Here, contrary to the determination of the Supreme Court, Bush Truck's vague claim of law office failure did not constitute a reasonable excuse for its failure to answer or appear (see Rivas v Palacios, 238 AD3d at 1187). The affirmation by counsel submitted in support of Bush Truck's motion was devoid of details or explanation as to, inter alia, when the matter was transferred to a new attorney and why the relevant documents pertaining to the matter were not discovered earlier. Bush Truck also did not submit an affirmation from the prior attorney. Therefore, Bush Truck failed to establish a reasonable excuse due to law office failure (see id.; Ross v Emefieh, 227 AD3d 739, 740). Moreover, its contention, in effect, relating to insurance delay is insufficient to excuse its default in serving a timely answer (see O'Donnell v Frangakis, 76 AD3d at 1000; Toland v Young, 60 AD3d at 755).
In light of our determination, it is unnecessary to determine whether Bush Truck demonstrated the existence of a potentially meritorious defense for purposes of either CPLR 317 or 5015(a)(1) (see Chondrite Asset Trust v 34 Dr. Corp., 240 AD3d at 659).

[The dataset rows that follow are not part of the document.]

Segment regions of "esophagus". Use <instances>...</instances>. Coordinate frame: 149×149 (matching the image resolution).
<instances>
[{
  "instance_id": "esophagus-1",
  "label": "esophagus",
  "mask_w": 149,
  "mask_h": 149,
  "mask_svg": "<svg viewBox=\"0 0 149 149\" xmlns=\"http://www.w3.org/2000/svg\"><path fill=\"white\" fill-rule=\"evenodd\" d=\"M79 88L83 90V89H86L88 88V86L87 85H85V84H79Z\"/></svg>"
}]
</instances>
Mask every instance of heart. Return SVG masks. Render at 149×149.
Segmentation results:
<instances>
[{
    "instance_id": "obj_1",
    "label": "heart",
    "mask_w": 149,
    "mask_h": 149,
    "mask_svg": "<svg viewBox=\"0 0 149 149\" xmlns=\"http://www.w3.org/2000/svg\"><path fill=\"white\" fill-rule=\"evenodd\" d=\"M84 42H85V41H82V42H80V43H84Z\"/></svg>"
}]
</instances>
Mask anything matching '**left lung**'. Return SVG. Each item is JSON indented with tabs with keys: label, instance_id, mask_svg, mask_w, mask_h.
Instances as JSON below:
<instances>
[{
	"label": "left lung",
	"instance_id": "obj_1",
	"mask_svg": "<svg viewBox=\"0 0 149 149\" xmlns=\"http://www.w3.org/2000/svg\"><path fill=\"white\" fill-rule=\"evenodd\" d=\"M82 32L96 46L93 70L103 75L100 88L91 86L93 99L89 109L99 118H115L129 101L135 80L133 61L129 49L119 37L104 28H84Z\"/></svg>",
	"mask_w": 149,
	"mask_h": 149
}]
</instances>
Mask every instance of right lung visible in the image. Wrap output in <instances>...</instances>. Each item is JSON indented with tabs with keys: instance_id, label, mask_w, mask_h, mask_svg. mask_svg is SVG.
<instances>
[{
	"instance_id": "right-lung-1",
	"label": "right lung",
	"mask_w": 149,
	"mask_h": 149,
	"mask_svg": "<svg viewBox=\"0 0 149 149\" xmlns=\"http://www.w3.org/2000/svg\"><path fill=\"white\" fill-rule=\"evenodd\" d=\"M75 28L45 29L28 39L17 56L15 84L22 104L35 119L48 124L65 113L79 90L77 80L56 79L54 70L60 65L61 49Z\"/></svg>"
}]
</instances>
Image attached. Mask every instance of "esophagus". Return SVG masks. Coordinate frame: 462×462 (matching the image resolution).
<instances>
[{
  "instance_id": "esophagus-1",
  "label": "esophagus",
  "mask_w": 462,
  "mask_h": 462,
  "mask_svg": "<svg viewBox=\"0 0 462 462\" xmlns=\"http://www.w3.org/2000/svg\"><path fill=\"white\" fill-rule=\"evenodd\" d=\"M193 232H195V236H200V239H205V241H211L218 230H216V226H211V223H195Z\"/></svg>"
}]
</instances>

Bush Truck also failed to establish that the interest of substantial justice would be served by vacating the June 2023 order. "CPLR 5015(a) does not provide an exhaustive list as to when a default judgment may be vacated, and a court may vacate its own judgment for sufficient reason and in the interests of substantial justice" (Spota v Cicerone, 229 AD3d 655, 656 [internal quotation marks omitted]; see Woodson v Mendon Leasing Corp., 100 NY2d 62, 68). "Nevertheless, a court's inherent power to exercise control over its judgments is not plenary, and should be resorted to only to relieve a party from judgments taken through fraud, mistake, inadvertence, surprise or excusable neglect" (Spota v Cicerone, 229 AD3d at 656 [alterations and internal quotation marks omitted]).
Here, Bush Truck failed to provide any evidence that the June 2023 order was the result of fraud, mistake, inadvertence, surprise, or excusable neglect that would warrant vacatur in the interest of substantial justice (see id.; Bank of N.Y. Mellon Trust Co. N.A. v Hsu, 204 AD3d 874, 876). Moreover, "the circumstances presented were not unique or unusual and did not warrant the invocation of a court's inherent power to vacate an order in the interests of substantial justice" (Spota v Cicerone, 229 AD3d at 656 [internal quotation marks omitted]).
Accordingly, the Supreme Court should have denied those branches of Bush Truck's motion which were pursuant to CPLR 317 and 5015 to vacate the June 2023 order.
DUFFY, J.P., DOWLING, HOM and QUIRK, JJ., concur.